» TASK DETAILS
Please copy all the lines that follow, word for word.

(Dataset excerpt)

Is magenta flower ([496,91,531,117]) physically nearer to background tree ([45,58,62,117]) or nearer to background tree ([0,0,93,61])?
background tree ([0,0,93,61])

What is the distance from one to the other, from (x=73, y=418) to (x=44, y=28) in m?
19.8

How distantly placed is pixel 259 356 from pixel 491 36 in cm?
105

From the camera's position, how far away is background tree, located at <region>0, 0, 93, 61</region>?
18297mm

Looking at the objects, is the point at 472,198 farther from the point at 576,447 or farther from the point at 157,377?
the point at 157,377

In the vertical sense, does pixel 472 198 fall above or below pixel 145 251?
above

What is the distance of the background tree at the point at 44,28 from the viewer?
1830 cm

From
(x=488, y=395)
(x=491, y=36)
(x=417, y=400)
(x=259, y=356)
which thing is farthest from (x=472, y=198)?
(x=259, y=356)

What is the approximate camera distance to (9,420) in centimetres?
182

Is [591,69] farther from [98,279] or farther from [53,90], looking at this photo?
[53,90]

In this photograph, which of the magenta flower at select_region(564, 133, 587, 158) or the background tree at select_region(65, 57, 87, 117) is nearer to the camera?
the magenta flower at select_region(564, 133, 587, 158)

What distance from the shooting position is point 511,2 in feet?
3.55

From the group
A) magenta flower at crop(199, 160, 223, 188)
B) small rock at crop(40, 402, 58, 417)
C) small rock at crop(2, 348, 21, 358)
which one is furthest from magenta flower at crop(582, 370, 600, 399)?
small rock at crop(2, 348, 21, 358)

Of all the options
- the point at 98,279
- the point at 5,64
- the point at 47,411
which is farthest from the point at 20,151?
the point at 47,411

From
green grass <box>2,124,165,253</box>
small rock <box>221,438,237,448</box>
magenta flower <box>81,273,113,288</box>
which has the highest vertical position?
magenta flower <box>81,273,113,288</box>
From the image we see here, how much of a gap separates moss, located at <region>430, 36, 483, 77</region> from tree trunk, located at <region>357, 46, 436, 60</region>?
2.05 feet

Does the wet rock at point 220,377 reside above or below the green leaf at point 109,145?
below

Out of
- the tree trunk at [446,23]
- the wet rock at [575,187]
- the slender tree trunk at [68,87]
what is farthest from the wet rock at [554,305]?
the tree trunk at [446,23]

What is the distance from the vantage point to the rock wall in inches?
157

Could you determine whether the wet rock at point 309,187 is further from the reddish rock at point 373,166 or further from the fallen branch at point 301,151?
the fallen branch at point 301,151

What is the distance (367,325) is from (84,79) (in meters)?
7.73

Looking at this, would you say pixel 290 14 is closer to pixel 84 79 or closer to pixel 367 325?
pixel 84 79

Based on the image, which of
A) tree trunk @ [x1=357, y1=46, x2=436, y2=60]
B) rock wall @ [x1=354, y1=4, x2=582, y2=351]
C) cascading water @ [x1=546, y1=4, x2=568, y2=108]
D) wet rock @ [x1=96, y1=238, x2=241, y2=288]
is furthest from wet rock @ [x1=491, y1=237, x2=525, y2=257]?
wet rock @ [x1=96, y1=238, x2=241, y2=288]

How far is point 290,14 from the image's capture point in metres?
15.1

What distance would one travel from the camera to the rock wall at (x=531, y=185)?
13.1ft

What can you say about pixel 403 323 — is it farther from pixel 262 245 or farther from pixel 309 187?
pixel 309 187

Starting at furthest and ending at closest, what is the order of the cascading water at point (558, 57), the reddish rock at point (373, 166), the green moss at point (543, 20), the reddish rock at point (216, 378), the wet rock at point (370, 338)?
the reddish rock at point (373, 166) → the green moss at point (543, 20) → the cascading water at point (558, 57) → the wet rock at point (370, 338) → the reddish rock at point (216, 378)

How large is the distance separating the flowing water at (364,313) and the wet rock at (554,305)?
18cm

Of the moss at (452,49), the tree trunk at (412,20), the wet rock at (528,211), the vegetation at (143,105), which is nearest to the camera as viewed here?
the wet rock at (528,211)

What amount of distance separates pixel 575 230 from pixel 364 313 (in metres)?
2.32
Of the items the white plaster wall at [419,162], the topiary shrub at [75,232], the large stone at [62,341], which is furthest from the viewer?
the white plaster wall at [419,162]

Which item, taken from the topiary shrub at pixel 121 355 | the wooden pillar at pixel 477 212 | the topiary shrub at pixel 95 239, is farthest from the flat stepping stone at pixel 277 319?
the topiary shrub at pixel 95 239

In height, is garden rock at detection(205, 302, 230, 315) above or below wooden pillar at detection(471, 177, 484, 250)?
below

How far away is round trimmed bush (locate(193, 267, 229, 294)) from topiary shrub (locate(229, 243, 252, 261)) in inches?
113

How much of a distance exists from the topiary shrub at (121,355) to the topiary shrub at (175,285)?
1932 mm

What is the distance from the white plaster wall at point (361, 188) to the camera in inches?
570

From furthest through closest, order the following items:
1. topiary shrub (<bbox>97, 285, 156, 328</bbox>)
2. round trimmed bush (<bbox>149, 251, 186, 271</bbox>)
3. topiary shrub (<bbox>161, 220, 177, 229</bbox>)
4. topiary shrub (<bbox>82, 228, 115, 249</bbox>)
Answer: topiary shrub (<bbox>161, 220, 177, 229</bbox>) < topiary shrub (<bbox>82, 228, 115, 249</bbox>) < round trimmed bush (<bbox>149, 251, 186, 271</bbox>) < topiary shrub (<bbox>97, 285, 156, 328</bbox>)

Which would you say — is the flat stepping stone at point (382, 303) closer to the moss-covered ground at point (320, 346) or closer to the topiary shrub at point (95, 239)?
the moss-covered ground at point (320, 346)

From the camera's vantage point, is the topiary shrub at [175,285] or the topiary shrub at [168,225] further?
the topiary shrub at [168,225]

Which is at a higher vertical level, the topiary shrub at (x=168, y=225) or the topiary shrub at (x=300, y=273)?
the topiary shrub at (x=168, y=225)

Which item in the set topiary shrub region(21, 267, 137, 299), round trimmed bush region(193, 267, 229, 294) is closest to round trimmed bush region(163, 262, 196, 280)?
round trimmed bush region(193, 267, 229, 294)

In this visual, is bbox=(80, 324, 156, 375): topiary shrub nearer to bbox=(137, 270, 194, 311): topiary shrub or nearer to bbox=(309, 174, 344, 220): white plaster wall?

» THE RESPONSE
Is magenta flower ([496,91,531,117]) physically nearer to background tree ([45,58,62,117]) or nearer to background tree ([0,0,93,61])?
background tree ([0,0,93,61])

What is the distance from one to the other, from (x=73, y=418) to (x=44, y=28) in m?
19.8

How distantly placed is pixel 259 356 from pixel 491 36 in cm?
105

From the camera's position, how far away is background tree, located at <region>0, 0, 93, 61</region>?
18297mm

Looking at the objects, is the point at 472,198 farther from the point at 576,447 or farther from the point at 157,377?
the point at 157,377

In the vertical sense, does pixel 472 198 fall above or below pixel 145 251?
above

What is the distance of the background tree at the point at 44,28 from the viewer?
1830 cm

From
(x=488, y=395)
(x=491, y=36)
(x=417, y=400)
(x=259, y=356)
which thing is farthest from (x=472, y=198)?
(x=259, y=356)

What is the approximate camera distance to (9,420) in centimetres?
182

Is [591,69] farther from [98,279] or farther from [53,90], looking at this photo?
[53,90]

In this photograph, which of the magenta flower at select_region(564, 133, 587, 158) or the background tree at select_region(65, 57, 87, 117) is nearer to the camera?
the magenta flower at select_region(564, 133, 587, 158)

What distance from the shooting position is point 511,2 in feet?
3.55

From the group
A) magenta flower at crop(199, 160, 223, 188)
B) small rock at crop(40, 402, 58, 417)
C) small rock at crop(2, 348, 21, 358)
which one is furthest from magenta flower at crop(582, 370, 600, 399)?
small rock at crop(2, 348, 21, 358)

Of all the options
- the point at 98,279
- the point at 5,64
- the point at 47,411
which is farthest from the point at 20,151?
the point at 47,411

From
green grass <box>2,124,165,253</box>
small rock <box>221,438,237,448</box>
magenta flower <box>81,273,113,288</box>
which has the highest vertical position?
magenta flower <box>81,273,113,288</box>
From the image we see here, how much of a gap separates moss, located at <region>430, 36, 483, 77</region> from tree trunk, located at <region>357, 46, 436, 60</region>?
2.05 feet

Does the wet rock at point 220,377 reside above or below the green leaf at point 109,145?
below

Out of
- the tree trunk at [446,23]
- the wet rock at [575,187]
- the slender tree trunk at [68,87]
what is farthest from the wet rock at [554,305]?
the tree trunk at [446,23]

What is the distance from the vantage point to the rock wall in inches?
157

Could you determine whether the wet rock at point 309,187 is further from the reddish rock at point 373,166 or further from the fallen branch at point 301,151?
the fallen branch at point 301,151

What is the distance (367,325) is from (84,79) (in meters)?
7.73

Looking at this, would you say pixel 290 14 is closer to pixel 84 79 or closer to pixel 367 325?
pixel 84 79

Based on the image, which of
A) tree trunk @ [x1=357, y1=46, x2=436, y2=60]
B) rock wall @ [x1=354, y1=4, x2=582, y2=351]
C) cascading water @ [x1=546, y1=4, x2=568, y2=108]
D) wet rock @ [x1=96, y1=238, x2=241, y2=288]
is furthest from wet rock @ [x1=491, y1=237, x2=525, y2=257]?
wet rock @ [x1=96, y1=238, x2=241, y2=288]

How far is point 290,14 from the image's capture point in metres?
15.1

What distance would one travel from the camera to the rock wall at (x=531, y=185)?
13.1ft

What can you say about pixel 403 323 — is it farther from pixel 262 245 or farther from pixel 309 187?
pixel 309 187

Starting at furthest and ending at closest, what is the order of the cascading water at point (558, 57), the reddish rock at point (373, 166), the green moss at point (543, 20), the reddish rock at point (216, 378), the wet rock at point (370, 338)?
the reddish rock at point (373, 166) → the green moss at point (543, 20) → the cascading water at point (558, 57) → the wet rock at point (370, 338) → the reddish rock at point (216, 378)

How large is the distance separating the flowing water at (364,313) and the wet rock at (554,305)?
18cm

Of the moss at (452,49), the tree trunk at (412,20), the wet rock at (528,211), the vegetation at (143,105), which is nearest to the camera as viewed here?
the wet rock at (528,211)

What amount of distance separates pixel 575 230 from pixel 364 313 (in metres)?
2.32
Of the items the white plaster wall at [419,162], the topiary shrub at [75,232], the large stone at [62,341], which is furthest from the viewer?
the white plaster wall at [419,162]

Which item, taken from the topiary shrub at pixel 121 355 | the wooden pillar at pixel 477 212 | the topiary shrub at pixel 95 239, is farthest from the flat stepping stone at pixel 277 319?
the topiary shrub at pixel 95 239

In height, is garden rock at detection(205, 302, 230, 315) above or below wooden pillar at detection(471, 177, 484, 250)?
below

How far away is round trimmed bush (locate(193, 267, 229, 294)) from topiary shrub (locate(229, 243, 252, 261)) in inches?
113

How much of a distance exists from the topiary shrub at (121,355) to the topiary shrub at (175,285)?
1932 mm

What is the distance from the white plaster wall at point (361, 188) to the camera in inches?
570

From furthest through closest, order the following items:
1. topiary shrub (<bbox>97, 285, 156, 328</bbox>)
2. round trimmed bush (<bbox>149, 251, 186, 271</bbox>)
3. topiary shrub (<bbox>161, 220, 177, 229</bbox>)
4. topiary shrub (<bbox>82, 228, 115, 249</bbox>)
Answer: topiary shrub (<bbox>161, 220, 177, 229</bbox>) < topiary shrub (<bbox>82, 228, 115, 249</bbox>) < round trimmed bush (<bbox>149, 251, 186, 271</bbox>) < topiary shrub (<bbox>97, 285, 156, 328</bbox>)

Which would you say — is the flat stepping stone at point (382, 303) closer to the moss-covered ground at point (320, 346) or closer to the topiary shrub at point (95, 239)?
the moss-covered ground at point (320, 346)

From the camera's vantage point, is the topiary shrub at [175,285] or the topiary shrub at [168,225] further?
the topiary shrub at [168,225]

Which is at a higher vertical level, the topiary shrub at (x=168, y=225) or the topiary shrub at (x=300, y=273)?
the topiary shrub at (x=168, y=225)

Which item in the set topiary shrub region(21, 267, 137, 299), round trimmed bush region(193, 267, 229, 294) is closest to round trimmed bush region(163, 262, 196, 280)?
round trimmed bush region(193, 267, 229, 294)

In this visual, is bbox=(80, 324, 156, 375): topiary shrub nearer to bbox=(137, 270, 194, 311): topiary shrub or nearer to bbox=(309, 174, 344, 220): white plaster wall?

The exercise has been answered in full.